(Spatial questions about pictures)
______
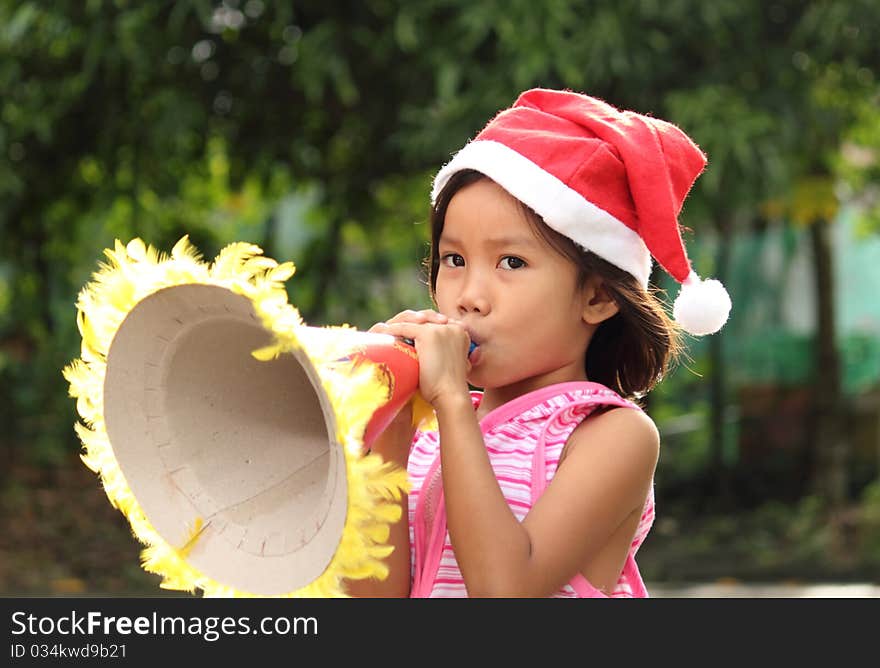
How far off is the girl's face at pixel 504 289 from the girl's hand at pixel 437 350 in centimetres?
5

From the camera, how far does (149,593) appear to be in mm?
6656

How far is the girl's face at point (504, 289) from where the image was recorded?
1840mm

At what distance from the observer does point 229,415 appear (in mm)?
1832

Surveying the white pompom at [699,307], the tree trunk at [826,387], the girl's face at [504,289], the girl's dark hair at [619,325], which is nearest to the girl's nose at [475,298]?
the girl's face at [504,289]

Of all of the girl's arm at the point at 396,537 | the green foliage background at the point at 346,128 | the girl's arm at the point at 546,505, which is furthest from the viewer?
the green foliage background at the point at 346,128

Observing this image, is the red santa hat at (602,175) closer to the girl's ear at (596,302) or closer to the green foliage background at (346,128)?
the girl's ear at (596,302)

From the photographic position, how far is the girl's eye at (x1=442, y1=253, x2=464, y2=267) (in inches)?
75.2

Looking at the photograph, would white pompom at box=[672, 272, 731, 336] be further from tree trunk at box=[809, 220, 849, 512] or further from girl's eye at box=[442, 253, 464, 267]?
tree trunk at box=[809, 220, 849, 512]

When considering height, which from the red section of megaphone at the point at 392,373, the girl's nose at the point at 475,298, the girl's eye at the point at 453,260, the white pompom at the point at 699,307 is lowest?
the red section of megaphone at the point at 392,373

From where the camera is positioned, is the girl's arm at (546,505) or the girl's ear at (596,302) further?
the girl's ear at (596,302)

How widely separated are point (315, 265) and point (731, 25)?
8.82 feet

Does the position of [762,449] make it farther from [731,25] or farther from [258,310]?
[258,310]

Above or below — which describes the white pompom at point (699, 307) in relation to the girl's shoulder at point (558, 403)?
above

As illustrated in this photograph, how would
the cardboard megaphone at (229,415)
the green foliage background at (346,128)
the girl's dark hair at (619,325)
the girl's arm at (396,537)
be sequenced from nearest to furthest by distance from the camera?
the cardboard megaphone at (229,415), the girl's arm at (396,537), the girl's dark hair at (619,325), the green foliage background at (346,128)
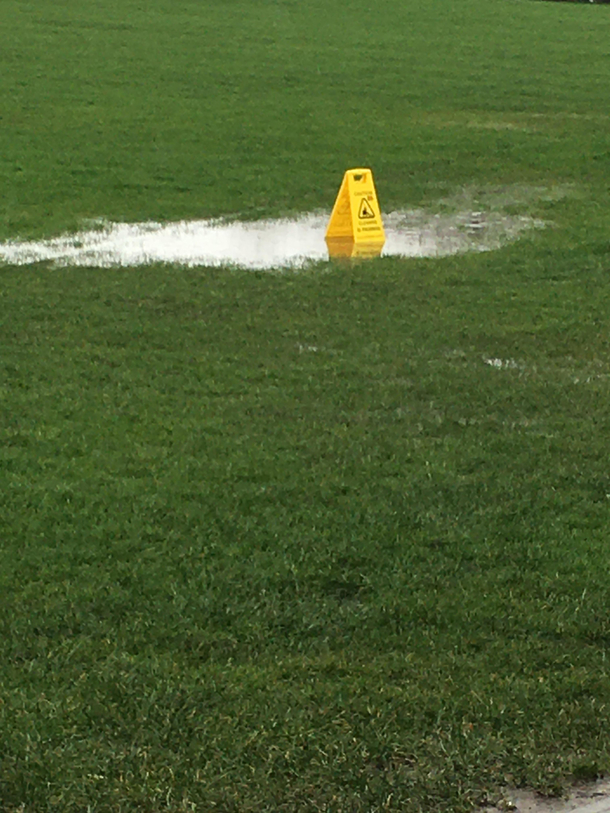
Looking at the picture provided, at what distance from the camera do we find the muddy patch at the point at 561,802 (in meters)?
4.14

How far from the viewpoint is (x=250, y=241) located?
539 inches

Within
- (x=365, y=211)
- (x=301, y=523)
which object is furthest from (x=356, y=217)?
(x=301, y=523)

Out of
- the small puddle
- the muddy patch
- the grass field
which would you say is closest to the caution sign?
the small puddle

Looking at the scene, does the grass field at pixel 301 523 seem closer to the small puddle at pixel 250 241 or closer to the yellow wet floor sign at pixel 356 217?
the small puddle at pixel 250 241

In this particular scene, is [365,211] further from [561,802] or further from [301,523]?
[561,802]

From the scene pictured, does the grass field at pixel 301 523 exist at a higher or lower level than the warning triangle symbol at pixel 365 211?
lower

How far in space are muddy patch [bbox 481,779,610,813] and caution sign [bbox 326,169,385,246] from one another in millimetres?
9854

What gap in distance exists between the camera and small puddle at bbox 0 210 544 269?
41.4 feet

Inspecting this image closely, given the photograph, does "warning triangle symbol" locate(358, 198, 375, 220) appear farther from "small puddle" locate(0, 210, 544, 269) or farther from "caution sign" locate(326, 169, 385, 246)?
"small puddle" locate(0, 210, 544, 269)

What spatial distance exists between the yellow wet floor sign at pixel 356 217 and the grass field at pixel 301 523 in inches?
49.8

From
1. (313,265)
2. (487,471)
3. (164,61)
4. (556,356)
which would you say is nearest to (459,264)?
(313,265)

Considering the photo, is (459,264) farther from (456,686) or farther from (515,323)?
(456,686)

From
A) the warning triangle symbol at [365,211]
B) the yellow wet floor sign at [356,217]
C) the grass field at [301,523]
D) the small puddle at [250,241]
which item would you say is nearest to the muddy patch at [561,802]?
the grass field at [301,523]

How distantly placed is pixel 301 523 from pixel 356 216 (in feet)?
25.6
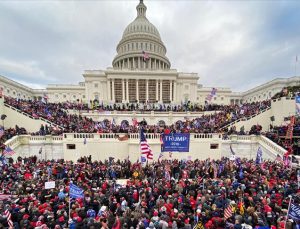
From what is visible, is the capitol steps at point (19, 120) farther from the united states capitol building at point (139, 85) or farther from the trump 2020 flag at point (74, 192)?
the united states capitol building at point (139, 85)

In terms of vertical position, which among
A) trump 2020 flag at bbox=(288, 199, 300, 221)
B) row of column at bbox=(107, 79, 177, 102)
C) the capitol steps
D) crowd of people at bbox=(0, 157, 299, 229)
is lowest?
crowd of people at bbox=(0, 157, 299, 229)

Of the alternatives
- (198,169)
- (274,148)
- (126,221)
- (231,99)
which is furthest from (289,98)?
(231,99)

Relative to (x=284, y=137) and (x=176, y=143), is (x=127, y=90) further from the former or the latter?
(x=284, y=137)

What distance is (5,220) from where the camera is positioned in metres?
7.32

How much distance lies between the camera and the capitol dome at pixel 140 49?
77.6 m

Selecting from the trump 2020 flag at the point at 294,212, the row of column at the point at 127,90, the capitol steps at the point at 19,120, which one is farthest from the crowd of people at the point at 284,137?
the row of column at the point at 127,90

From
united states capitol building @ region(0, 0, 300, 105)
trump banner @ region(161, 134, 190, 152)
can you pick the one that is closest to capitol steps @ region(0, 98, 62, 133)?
trump banner @ region(161, 134, 190, 152)

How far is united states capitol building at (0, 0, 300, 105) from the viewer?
2317 inches

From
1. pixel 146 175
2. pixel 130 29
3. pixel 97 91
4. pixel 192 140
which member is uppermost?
pixel 130 29

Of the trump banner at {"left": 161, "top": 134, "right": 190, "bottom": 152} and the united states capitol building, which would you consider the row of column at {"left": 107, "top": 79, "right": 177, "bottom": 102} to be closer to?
the united states capitol building

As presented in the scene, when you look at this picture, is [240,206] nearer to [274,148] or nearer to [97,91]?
[274,148]

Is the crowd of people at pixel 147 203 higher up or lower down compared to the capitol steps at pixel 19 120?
lower down

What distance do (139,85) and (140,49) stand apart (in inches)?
1023

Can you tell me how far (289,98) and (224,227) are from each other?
28.0 meters
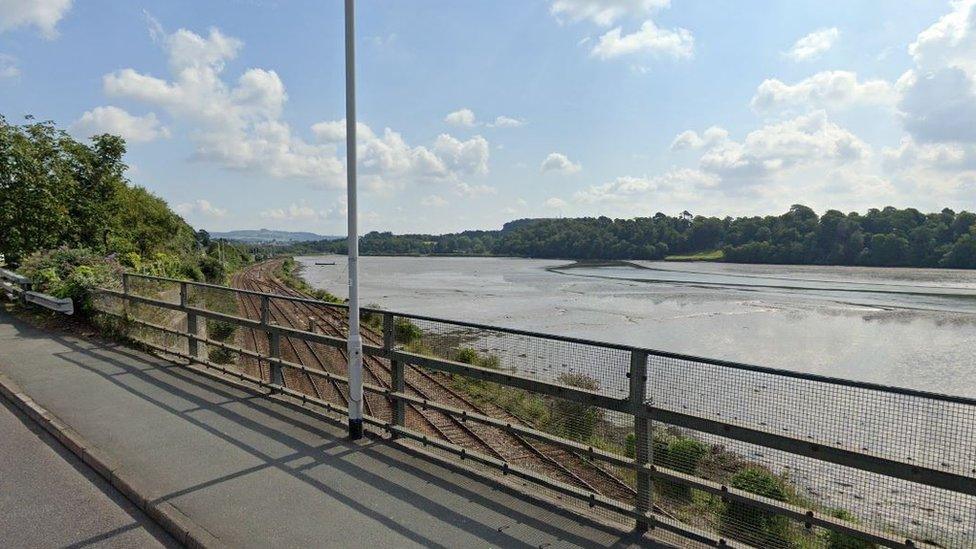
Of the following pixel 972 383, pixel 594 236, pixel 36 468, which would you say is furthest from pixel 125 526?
pixel 594 236

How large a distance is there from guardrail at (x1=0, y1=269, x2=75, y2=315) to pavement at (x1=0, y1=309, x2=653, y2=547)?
571 cm

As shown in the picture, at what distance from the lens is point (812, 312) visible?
4647 centimetres

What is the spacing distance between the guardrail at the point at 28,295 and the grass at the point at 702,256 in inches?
4849

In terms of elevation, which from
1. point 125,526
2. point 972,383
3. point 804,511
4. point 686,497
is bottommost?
point 972,383

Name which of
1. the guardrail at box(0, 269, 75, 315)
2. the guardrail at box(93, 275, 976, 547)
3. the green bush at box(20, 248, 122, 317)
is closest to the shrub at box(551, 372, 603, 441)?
the guardrail at box(93, 275, 976, 547)

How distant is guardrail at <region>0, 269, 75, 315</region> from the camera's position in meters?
12.1

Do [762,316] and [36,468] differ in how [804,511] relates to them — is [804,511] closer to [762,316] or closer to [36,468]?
[36,468]

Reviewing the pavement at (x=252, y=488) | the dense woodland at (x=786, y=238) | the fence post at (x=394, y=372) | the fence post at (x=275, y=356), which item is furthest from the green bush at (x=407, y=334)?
the dense woodland at (x=786, y=238)

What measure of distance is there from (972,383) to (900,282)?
55246 millimetres

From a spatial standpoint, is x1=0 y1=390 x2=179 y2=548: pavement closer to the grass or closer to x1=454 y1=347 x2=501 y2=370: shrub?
x1=454 y1=347 x2=501 y2=370: shrub

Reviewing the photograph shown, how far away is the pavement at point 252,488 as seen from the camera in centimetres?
411

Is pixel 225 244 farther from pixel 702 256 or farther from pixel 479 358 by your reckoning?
pixel 479 358

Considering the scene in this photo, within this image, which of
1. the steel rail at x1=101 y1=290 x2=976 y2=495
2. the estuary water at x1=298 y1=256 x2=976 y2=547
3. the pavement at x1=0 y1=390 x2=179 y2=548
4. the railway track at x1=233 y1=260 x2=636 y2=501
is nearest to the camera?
the steel rail at x1=101 y1=290 x2=976 y2=495

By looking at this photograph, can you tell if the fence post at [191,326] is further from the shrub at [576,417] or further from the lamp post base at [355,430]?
the shrub at [576,417]
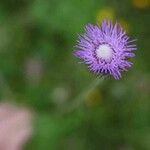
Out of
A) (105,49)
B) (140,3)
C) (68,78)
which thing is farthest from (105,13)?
(105,49)

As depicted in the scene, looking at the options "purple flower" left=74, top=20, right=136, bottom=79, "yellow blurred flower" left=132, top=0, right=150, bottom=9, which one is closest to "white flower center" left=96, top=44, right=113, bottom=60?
"purple flower" left=74, top=20, right=136, bottom=79

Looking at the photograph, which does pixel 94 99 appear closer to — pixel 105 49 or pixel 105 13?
pixel 105 13

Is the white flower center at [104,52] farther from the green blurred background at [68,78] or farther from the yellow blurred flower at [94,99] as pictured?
the yellow blurred flower at [94,99]

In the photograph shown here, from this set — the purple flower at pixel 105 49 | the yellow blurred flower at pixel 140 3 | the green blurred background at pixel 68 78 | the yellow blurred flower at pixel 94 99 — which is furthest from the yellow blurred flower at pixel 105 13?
the purple flower at pixel 105 49

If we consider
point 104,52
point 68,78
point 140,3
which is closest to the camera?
point 104,52

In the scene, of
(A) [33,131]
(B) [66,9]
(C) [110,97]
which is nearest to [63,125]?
(A) [33,131]

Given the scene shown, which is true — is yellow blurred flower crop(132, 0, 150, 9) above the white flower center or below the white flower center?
above

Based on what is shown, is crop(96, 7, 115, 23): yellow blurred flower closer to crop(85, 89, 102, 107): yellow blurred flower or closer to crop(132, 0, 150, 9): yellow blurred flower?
crop(132, 0, 150, 9): yellow blurred flower
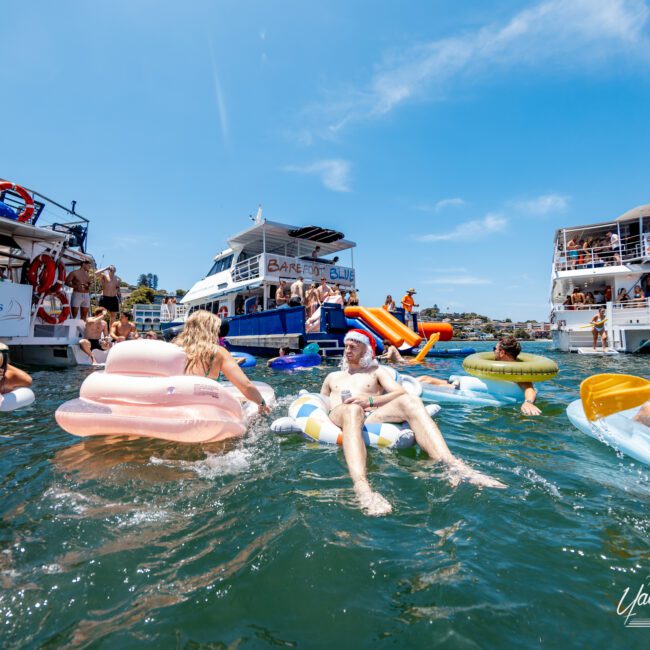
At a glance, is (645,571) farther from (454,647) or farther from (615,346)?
(615,346)

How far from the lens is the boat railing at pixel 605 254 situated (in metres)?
17.7

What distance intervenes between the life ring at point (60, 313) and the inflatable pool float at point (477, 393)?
36.6 feet

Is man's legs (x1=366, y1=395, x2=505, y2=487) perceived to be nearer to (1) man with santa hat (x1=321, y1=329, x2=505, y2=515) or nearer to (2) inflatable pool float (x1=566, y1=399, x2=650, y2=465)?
(1) man with santa hat (x1=321, y1=329, x2=505, y2=515)

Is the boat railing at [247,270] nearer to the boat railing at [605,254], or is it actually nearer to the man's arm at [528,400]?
the man's arm at [528,400]

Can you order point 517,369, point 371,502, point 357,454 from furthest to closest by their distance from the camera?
point 517,369, point 357,454, point 371,502

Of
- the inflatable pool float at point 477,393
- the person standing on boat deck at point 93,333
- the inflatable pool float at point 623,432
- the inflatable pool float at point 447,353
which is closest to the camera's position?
the inflatable pool float at point 623,432

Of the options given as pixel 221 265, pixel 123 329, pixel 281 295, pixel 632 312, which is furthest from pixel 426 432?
pixel 632 312

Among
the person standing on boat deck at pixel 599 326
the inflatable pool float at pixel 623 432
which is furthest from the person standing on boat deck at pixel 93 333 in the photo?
the person standing on boat deck at pixel 599 326

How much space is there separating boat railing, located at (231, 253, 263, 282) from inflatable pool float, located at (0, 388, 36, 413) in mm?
10780

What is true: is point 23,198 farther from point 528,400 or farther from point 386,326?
point 528,400

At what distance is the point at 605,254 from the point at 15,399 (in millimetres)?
23248

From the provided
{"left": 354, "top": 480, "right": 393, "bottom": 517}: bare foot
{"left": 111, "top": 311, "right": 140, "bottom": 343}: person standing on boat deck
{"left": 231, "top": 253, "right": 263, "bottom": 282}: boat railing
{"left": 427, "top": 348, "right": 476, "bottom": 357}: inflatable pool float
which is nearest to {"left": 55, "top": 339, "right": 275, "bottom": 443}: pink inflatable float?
{"left": 354, "top": 480, "right": 393, "bottom": 517}: bare foot

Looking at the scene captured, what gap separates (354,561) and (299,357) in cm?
822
______
- [GOAL] Gather every line of the listing above that contains the word "nearer".

- [COMPLETED EXERCISE]
As presented in the scene, when you look at this picture, is [240,206] nearer to [274,148] or nearer to [97,91]?
Is man's legs (x1=366, y1=395, x2=505, y2=487) perceived to be nearer to (1) man with santa hat (x1=321, y1=329, x2=505, y2=515) or nearer to (2) inflatable pool float (x1=566, y1=399, x2=650, y2=465)?
Is the boat railing at [247,270] nearer to the boat railing at [605,254], or is it actually nearer to the man's arm at [528,400]?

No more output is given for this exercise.